◆ Work instructions ◆
1/ Output the part of the solver benchmark text that runs from "1. **PyTorch CG+Jacobi" down to "memory (O(n^1.5) fill-in)", unchanged.
2/ In the solver benchmark text, which CUDA option is listed for large problems of 2M to 169M DOF, and about what precision does it reach?
3/ Condense the list under the header "Key Insights" in the solver benchmark text into one sentence that keeps its main facts.

◆ Given passage ◆
○ ○ ○

Based on benchmarks on 2D Poisson equations (tested up to **169M DOF**):

| Problem Size | CPU | CUDA | Notes |
|-------------|-----|------|-------|
| **Small (< 100K DOF)** | `scipy+superlu` | `cudss+cholesky` | Direct solvers, machine precision |
| **Medium (100K - 2M DOF)** | `scipy+superlu` | `cudss+cholesky` | cuDSS is fastest on GPU |
| **Large (2M - 169M DOF)** | N/A | `pytorch+cg` | **Iterative only**, ~1e-6 precision |

### Key Insights

1. **PyTorch CG+Jacobi scales to 169M+ DOF** with near-linear O(n^1.1) complexity
2. **Direct solvers limited to ~2M DOF** due to memory (O(n^1.5) fill-in)

○ ○ ○

◆ Supplied data ◆
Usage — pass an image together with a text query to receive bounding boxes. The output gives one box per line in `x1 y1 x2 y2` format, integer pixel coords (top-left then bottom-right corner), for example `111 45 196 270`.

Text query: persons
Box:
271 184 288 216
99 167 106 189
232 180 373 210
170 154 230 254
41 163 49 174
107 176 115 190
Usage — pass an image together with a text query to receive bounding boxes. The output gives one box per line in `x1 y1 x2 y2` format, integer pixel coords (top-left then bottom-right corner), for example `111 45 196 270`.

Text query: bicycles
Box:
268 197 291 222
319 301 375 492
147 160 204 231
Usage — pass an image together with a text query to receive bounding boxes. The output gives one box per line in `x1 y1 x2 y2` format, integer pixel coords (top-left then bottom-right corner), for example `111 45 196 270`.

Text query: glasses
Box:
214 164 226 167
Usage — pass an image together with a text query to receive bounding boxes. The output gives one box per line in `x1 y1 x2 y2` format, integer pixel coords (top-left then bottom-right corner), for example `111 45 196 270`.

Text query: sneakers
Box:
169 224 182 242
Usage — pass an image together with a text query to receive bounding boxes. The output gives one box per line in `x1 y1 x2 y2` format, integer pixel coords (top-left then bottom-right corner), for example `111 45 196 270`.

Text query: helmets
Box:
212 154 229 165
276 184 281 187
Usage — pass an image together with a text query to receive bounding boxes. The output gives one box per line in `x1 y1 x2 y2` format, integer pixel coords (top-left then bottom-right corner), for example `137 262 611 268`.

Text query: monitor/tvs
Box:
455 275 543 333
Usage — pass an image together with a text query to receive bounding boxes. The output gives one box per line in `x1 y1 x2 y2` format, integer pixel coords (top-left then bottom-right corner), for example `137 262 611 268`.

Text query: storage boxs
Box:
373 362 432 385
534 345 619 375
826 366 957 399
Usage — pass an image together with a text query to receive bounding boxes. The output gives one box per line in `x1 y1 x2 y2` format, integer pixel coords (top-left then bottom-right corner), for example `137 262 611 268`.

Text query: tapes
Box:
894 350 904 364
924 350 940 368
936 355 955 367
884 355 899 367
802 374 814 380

○ ○ ○

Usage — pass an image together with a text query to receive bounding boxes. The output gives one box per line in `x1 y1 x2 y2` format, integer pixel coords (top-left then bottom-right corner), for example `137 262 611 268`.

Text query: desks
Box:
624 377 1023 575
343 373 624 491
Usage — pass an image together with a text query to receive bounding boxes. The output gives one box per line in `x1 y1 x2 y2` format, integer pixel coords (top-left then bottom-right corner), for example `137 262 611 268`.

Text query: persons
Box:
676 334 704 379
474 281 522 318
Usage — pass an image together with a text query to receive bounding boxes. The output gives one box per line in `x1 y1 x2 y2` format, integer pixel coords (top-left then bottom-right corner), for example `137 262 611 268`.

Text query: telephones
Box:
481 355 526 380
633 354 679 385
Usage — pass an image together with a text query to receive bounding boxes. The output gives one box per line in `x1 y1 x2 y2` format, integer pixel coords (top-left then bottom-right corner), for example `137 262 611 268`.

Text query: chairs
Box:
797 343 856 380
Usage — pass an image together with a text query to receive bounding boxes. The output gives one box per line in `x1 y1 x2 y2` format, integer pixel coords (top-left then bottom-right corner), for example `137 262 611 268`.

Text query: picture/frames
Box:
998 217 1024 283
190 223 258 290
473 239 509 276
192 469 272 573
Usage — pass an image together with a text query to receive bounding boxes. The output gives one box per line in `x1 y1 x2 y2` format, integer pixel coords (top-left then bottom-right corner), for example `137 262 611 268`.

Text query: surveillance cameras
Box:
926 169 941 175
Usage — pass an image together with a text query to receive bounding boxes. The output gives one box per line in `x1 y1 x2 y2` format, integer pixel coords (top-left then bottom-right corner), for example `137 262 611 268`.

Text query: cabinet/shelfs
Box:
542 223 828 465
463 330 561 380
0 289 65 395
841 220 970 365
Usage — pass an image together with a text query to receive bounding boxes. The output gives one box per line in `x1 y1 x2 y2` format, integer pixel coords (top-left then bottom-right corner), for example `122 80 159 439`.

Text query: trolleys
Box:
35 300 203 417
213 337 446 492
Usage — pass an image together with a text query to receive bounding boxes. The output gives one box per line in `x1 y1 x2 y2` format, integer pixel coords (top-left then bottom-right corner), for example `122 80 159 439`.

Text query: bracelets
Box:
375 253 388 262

○ ○ ○

◆ Task results ◆
1/
1. **PyTorch CG+Jacobi scales to 169M+ DOF** with near-linear O(n^1.1) complexity
2. **Direct solvers limited to ~2M DOF** due to memory (O(n^1.5) fill-in)

2/ `pytorch+cg`, with about 1e-6 precision.

3/ PyTorch CG+Jacobi scales to 169M+ DOF with near-linear O(n^1.1) complexity, while direct solvers are limited to about 2M DOF by memory because of O(n^1.5) fill-in.